Mbah kuat dengan dagangannya |
Fathudin, mbah kuat, saya, dan anak solo |
Dirasa
cukup, kami ke pos 3 untuk istirahat barang sebentar dan beres-beres camp. Barulah
memasak sisa logistik yang kami bawa dan nyeduh kopi untuk diperjalanan turun
nanti. Lagi enaknya masak mie instan, ada satu pendaki yang nongol kedalam
tenda kami, “mas, ini.” Sambil menyerahkan mie gelas.
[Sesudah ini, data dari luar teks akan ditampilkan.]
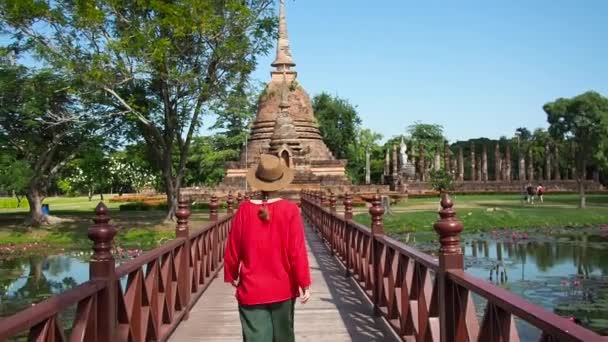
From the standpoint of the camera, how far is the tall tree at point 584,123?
1436 inches

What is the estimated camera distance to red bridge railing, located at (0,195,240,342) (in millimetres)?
3260

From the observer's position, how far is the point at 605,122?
35938 mm

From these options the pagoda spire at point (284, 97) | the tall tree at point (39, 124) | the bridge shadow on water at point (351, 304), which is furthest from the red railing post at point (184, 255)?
the pagoda spire at point (284, 97)

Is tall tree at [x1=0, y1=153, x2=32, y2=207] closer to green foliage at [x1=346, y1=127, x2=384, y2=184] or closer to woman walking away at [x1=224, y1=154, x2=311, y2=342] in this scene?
woman walking away at [x1=224, y1=154, x2=311, y2=342]

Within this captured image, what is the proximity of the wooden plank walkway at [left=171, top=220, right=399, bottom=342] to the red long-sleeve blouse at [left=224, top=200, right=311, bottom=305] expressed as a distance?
7.01ft

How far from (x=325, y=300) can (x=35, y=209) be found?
20.3 metres

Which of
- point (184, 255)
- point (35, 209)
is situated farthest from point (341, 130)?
point (184, 255)

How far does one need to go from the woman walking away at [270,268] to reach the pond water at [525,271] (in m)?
4.52

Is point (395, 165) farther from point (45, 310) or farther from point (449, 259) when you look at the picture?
→ point (45, 310)

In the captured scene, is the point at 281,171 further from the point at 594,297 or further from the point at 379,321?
the point at 594,297

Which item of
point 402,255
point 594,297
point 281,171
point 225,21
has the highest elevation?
point 225,21

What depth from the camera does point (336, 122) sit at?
2896 inches

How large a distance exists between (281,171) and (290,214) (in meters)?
0.33

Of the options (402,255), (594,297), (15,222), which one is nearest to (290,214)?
(402,255)
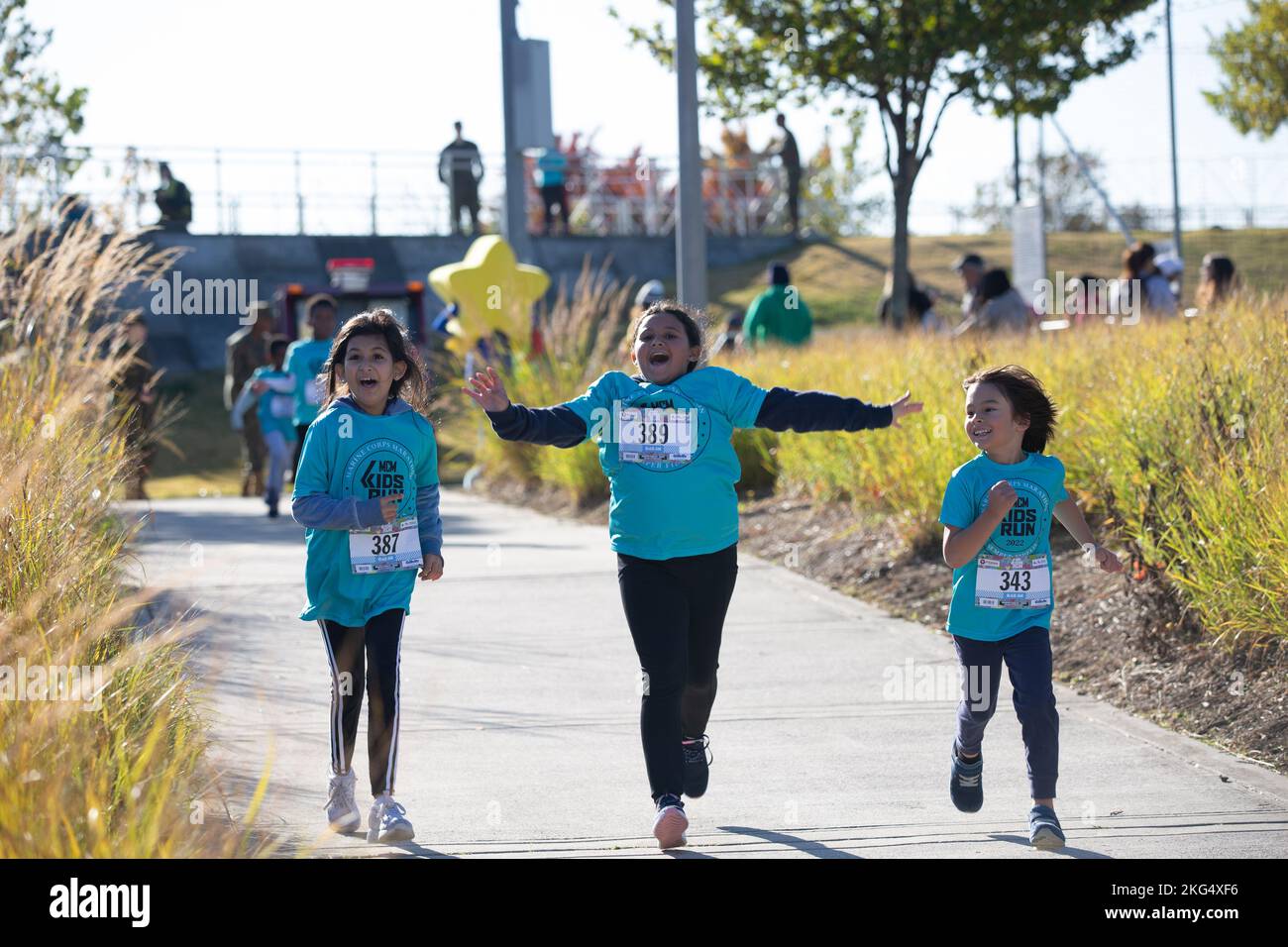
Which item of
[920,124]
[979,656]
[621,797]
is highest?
[920,124]

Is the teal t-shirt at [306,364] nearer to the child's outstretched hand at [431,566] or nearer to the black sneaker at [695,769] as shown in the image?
the child's outstretched hand at [431,566]

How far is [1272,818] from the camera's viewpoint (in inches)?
199

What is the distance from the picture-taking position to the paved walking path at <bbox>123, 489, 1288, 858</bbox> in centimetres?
507

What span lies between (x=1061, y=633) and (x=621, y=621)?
2.34 metres

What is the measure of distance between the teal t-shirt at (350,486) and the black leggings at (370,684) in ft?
0.15

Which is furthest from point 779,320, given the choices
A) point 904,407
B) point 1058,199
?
point 1058,199

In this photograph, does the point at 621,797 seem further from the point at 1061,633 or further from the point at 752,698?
the point at 1061,633

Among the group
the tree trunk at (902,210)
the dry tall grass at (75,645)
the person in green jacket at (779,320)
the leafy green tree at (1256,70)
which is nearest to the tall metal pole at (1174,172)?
the leafy green tree at (1256,70)

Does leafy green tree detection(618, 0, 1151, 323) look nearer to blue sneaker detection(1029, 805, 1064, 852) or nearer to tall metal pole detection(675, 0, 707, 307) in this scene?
tall metal pole detection(675, 0, 707, 307)

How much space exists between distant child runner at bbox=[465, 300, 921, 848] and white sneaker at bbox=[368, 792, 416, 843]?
0.73m

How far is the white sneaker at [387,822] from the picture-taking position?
16.5 ft

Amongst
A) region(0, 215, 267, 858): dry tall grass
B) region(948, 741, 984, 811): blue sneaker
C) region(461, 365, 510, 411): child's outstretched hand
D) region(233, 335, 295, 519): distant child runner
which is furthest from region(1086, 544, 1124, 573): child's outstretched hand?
region(233, 335, 295, 519): distant child runner
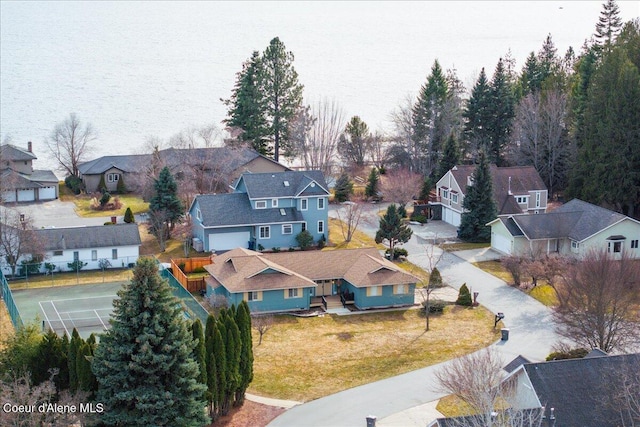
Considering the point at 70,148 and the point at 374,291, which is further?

Aku kira sampah, ternyata
masih ada dan kami menyukuri dengan cara memasaknya.
Setelah
makan selesai, bongkar tenda dan kembali berdo’a perjalanan pulang, kami mencari
si mbah dari mBantul, yang bareng di puncak pagi tadi. Tidak banyak waktu yang
kami gunakan untuk mencari si mbah, setelah ketemu dan bertukar Bluetooth kami
pamit melanjutkan perjalanan.
Perjalanan
turun memang sangat asyik, karena selain membawa bahagia dari atas, aku juga
merasakan akan bertemu rumah. Turun dari pos 3 bareng-bareng dengan beberapa
rombongan, saling canda dan ngejek satu sama lain itu hal yang lumrah, asal
tidak kebablasan (bisa ngerem). Medan yang semalam kami lalui, kini tertapak lagi.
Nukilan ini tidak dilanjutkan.